▶ Given task 1
Please return everything in the Spanish NER model page from "ner_converter = NerConverter()\" down to "val documentAssembler = DocumentAssembler()".

▶ Supplied passage

# # #

Spanish NER Model

Description

  • This model is imported from Hugging Face.

  • RoBERTa-base-bne is a transformer-based masked language model for the Spanish language. It is based on the RoBERTa base model and has been pretrained using the largest Spanish corpus known to date, with a total of 570GB of clean and deduplicated text processed for this work, compiled from the web crawlings performed by the National Library of Spain (Biblioteca Nacional de España) from 2009 to 2019.

Predicted Entities

OTH, PER, LOC, ORG

Download Copy S3 URI

How to use

documentAssembler = DocumentAssembler()\
      .setInputCol("text")\
      .setOutputCol("document")

sentenceDetector = SentenceDetectorDLModel.pretrained("sentence_detector_dl", "xx")\
       .setInputCols(["document"])\
       .setOutputCol("sentence")

tokenizer = Tokenizer()\
      .setInputCols(["sentence"])\
      .setOutputCol("token")

tokenClassifier = RoBertaForTokenClassification.pretrained("roberta_token_classifier_bne_capitel_ner", "es"))\
  .setInputCols(["sentence",'token'])\
  .setOutputCol("ner")

ner_converter = NerConverter()\
      .setInputCols(["sentence", "token", "ner"])\
      .setOutputCol("ner_chunk")

nlpPipeline = Pipeline(stages=[documentAssembler, sentenceDetector, tokenizer, tokenClassifier, ner_converter])

empty_data = spark.createDataFrame([[""]]).toDF("text")

model = nlpPipeline.fit(empty_data)
text = """Me llamo Antonio y trabajo en la fábrica de Mercedes-Benz en Madrid."""
result = model.transform(spark.createDataFrame([[text]]).toDF("text"))
val documentAssembler = DocumentAssembler()
      .setInputCol("text")
      .setOutputCol("document")

val sentenceDetector = SentenceDetectorDLModel.pretrained("sentence_detector_dl", "xx")
       .setInputCols(Array("document"))
       .setOutputCol("sentence")

val tokenizer = Tokenizer()
      .setInputCols(Array("sentence"))
      .setOutputCol("token")

val tokenClassifier = RoBertaForTokenClassification.pretrained("roberta_token_classifier_bne_capitel_ner", "es"))
  .setInputCols(Array("sentence","token"))
  .setOutputCol("ner")

ner_converter = NerConverter()
      .setInputCols(Array("sentence", "token", "ner"))
      .setOutputCol("ner_chunk")

val pipeline = new Pipeline().setStages(Array(documentAssembler, sentenceDetector, tokenizer, tokenClassifier, ner_converter))

val example = Seq.empty["Me llamo Antonio y trabajo en la fábrica de Mercedes-Benz en Madrid."].toDS.toDF("text")

# # #

[Records in a dataset]
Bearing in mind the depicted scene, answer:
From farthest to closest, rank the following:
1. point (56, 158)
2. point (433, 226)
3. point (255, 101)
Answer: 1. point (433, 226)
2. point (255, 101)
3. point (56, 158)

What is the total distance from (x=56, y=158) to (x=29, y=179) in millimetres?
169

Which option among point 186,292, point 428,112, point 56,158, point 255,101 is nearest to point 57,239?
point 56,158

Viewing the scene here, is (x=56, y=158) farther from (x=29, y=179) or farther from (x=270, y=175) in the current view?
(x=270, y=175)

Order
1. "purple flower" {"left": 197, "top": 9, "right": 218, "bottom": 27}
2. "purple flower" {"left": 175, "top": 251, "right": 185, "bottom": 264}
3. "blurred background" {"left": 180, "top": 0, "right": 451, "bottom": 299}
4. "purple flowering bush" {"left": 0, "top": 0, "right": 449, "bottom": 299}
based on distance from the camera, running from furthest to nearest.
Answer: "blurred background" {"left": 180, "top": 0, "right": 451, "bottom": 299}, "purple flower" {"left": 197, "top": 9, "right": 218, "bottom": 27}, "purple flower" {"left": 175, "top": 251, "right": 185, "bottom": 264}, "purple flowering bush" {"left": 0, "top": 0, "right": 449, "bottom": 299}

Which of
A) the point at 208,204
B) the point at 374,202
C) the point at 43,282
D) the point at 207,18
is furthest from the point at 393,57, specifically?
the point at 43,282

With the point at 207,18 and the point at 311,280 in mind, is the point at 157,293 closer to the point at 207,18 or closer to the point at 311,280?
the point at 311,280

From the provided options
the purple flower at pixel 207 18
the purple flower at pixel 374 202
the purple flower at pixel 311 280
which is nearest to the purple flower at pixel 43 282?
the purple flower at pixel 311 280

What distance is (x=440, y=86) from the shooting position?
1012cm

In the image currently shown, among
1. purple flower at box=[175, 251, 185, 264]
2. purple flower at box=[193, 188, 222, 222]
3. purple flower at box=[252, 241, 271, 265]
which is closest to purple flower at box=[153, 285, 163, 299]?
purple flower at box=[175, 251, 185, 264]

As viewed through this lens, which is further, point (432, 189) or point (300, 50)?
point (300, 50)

# # #

▶ Given task 2
Return each line of the listing above that contains the string "mind", matching case.

▶ Correct result 1
ner_converter = NerConverter()\
      .setInputCols(["sentence", "token", "ner"])\
      .setOutputCol("ner_chunk")

nlpPipeline = Pipeline(stages=[documentAssembler, sentenceDetector, tokenizer, tokenClassifier, ner_converter])

empty_data = spark.createDataFrame([[""]]).toDF("text")

model = nlpPipeline.fit(empty_data)
text = """Me llamo Antonio y trabajo en la fábrica de Mercedes-Benz en Madrid."""
result = model.transform(spark.createDataFrame([[text]]).toDF("text"))
val documentAssembler = DocumentAssembler()

▶ Correct result 2
Bearing in mind the depicted scene, answer:
With the point at 207,18 and the point at 311,280 in mind, is the point at 157,293 closer to the point at 207,18 or closer to the point at 311,280?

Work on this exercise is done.